SOAL »
Jawab pertanyaan berikut berdasarkan teks tentang musyawarah di bawah.
1. Ayat yang dikutip di awal teks berasal dari surat apa?
2. Menurut tafsir yang dikutip, apa contoh urusan yang dimusyawarahkan?
3. Menurut sebagian ulama, syura itu apa, dan bagi siapa terutama?

TEKS YANG DIBERIKAN »
....

Di dalam ayat yang lain, di surat Asy Syura ayat 38, Allah Ta’ala berfirman,
وَالَّذِينَ اسْتَجَابُوا لِرَبِّهِمْ وَأَقَامُوا الصَّلاةَ وَأَمْرُهُمْ شُورَى بَيْنَهُمْ وَمِمَّا رَزَقْنَاهُمْ يُنْفِقُونَ
Dan (bagi) orang-orang yang menerima (mematuhi) seruan Rabb-nya dan mendirikan shalat, sedang urusan mereka (diputuskan) dengan musyawarat antara mereka; dan mereka menafkahkan sebagian dari rezki yang Kami berikan kepada mereka”. [Asy Syura : 36-39].
Maksud firman Allah Ta’ala (yang artinya), “sedang urusan mereka (diputuskan) dengan musyawarat antara mereka” adalah mereka tidak melaksanakan suatu urusan sampai mereka saling bermusyawarah mengenai hal itu agar mereka saling mendukung dengan pendapat mereka seperti dalam masalah peperangan dan semisalnya [Tafsir al-Quran al-'Azhim 7/211].
Seluruh ayat al-Quran di atas menyatakan bahwasanya syura (musyawarah) disyari’atkan dalam agama Islam, bahkan sebagian ulama menyatakan bahwa syura adalah sebuah kewajiban, terlebih bagi pemimpin dan penguasa serta para pemangku jabatan. Ibnu Taimiyah mengatakan, “Sesungguhnya AllahTa’ala memerintahkan nabi-Nya bermusyawarah untuk mempersatukan hati para sahabatnya, dan dapat dicontoh oleh orang-orang setelah beliau, serta agar beliau mampu menggali ide mereka dalam permasalahan yang di dalamnya tidak diturunkan wahyu, baik permasalahan yang terkait dengan peperangan, permasalahan parsial, dan selainnya. Dengan demikian, selain beliau shallallahu’alaihi wa sallam tentu lebih patut untuk bermusyawarah” [As Siyasah asy-Syar'iyah hlm. 126].

....

DATA YANG DIBERIKAN »
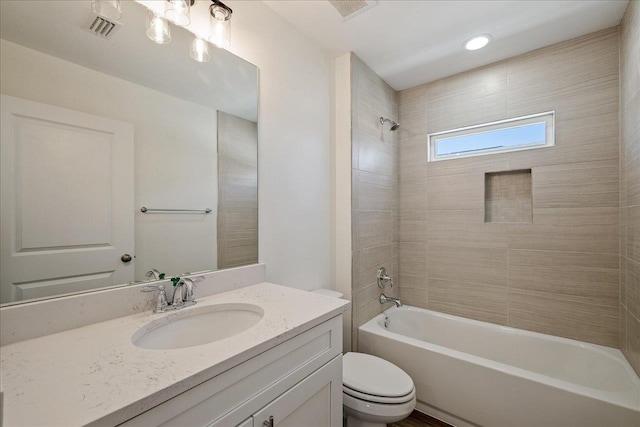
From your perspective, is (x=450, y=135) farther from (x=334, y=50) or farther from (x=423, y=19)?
(x=334, y=50)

....

JAWABAN »
1. Surat Asy Syura.
2. Masalah peperangan dan semisalnya.
3. Syura adalah sebuah kewajiban, terlebih bagi pemimpin dan penguasa serta para pemangku jabatan.